Citation:  Transactions of the ASAE. Vol. 48(4): 1491-1496. (doi: 10.13031/2013.19181) @2005
Authors:   J. C. DeNardo, A. R. Jarrett, H. B. Manbeck, D. J. Beattie, R. D. Berghage
Keywords:   Green roofs, Retention, Roof surface temperature, Stormwater

Green roofs on small 1.8 by 2.4 m buildings consisting of a conventional flat roof covering, a root barrier, a 12 mm thick Enka drainage layer, 89 mm of growth medium, 25 mm of porous expanded polypropylene (PEPP), and Sedum spurium planted 76 mm on center were evaluated to determine their potential to reduce stormwater impacts and roof surface temperatures. Hydrology data were collected from three replicate buildings with experimental green roofs, and roof surface temperatures were collected from both green and conventional roofs, each with a 1:12 slope.
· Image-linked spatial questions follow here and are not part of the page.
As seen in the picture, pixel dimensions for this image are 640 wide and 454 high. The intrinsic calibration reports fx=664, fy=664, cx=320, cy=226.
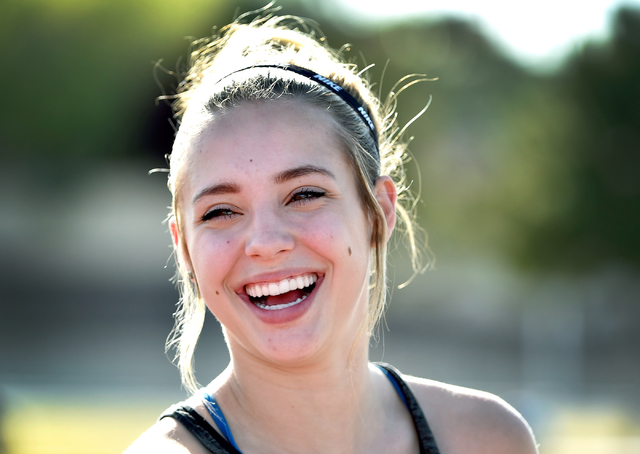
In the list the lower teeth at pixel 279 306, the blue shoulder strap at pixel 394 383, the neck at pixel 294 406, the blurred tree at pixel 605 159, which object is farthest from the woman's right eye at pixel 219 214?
the blurred tree at pixel 605 159

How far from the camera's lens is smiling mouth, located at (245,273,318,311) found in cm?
197

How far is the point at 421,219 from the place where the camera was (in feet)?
60.8

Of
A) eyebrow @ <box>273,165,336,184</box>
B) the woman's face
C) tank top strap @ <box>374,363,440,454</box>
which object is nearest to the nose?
the woman's face

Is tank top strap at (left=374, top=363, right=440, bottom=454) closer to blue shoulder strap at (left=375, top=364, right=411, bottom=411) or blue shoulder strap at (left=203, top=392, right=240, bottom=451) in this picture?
blue shoulder strap at (left=375, top=364, right=411, bottom=411)

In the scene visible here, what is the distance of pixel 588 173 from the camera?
12492mm

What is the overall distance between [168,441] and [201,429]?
0.10m

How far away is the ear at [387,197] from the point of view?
7.54 ft

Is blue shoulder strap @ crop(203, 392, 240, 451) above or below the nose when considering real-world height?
below

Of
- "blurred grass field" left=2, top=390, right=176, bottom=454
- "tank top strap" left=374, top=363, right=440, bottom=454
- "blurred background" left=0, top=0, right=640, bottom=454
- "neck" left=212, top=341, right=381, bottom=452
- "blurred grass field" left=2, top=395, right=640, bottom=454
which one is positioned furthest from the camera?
"blurred background" left=0, top=0, right=640, bottom=454

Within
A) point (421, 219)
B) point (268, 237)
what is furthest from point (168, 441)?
point (421, 219)

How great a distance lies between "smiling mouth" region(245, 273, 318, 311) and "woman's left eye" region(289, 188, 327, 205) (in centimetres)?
22

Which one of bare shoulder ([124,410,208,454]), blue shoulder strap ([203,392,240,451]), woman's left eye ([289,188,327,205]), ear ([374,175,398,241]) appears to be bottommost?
bare shoulder ([124,410,208,454])

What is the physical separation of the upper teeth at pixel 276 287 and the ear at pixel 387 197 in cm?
46

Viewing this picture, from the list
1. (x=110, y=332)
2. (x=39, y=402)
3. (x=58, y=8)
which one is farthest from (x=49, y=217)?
(x=39, y=402)
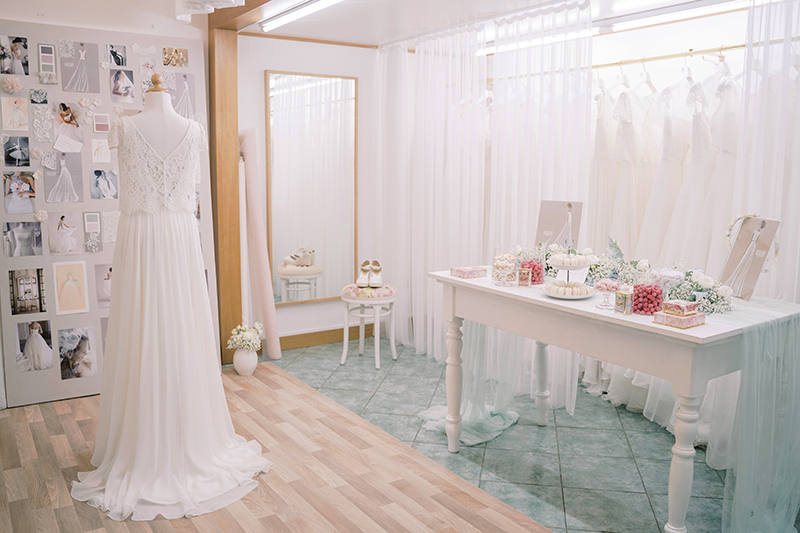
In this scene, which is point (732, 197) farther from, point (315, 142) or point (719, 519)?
point (315, 142)

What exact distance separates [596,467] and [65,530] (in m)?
2.36

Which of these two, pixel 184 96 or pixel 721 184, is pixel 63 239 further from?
pixel 721 184

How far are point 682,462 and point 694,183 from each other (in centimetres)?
170

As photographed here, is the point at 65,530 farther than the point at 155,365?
No

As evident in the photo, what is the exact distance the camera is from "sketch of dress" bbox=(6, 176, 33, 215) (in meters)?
3.72

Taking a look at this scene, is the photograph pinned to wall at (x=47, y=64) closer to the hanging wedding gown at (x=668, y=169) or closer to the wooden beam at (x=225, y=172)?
the wooden beam at (x=225, y=172)

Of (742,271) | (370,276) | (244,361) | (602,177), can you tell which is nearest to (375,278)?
(370,276)

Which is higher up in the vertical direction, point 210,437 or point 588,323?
point 588,323

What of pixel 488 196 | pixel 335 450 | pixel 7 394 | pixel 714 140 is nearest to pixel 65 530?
pixel 335 450

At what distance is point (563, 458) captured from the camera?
3.13 metres

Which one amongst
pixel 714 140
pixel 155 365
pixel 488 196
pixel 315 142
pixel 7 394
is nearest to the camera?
pixel 155 365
The green roof media had an average porosity of 55 m3 m-3 and a field capacity of 34 m3 m-3. Rain and roof runoff data collected from seven rains during October and November 2002 showed that the green roofs delayed the start of runoff an average of 5.7 h. The green roofs retained an average of 45% (range 19% to 98%) of the rain from the seven storms evaluated and delayed the peak runoff by 2 h. Roof temperature data collected between April 2002 and February 2003 showed that the green roof maximum surface temperatures averaged 6C higher in the winter and more than 19C lower in the summer. The differences between the average maximum diurnal temperature change at the roof surface averaged 19C during the cooling season (August and September) and 8C during the heating season (October to February).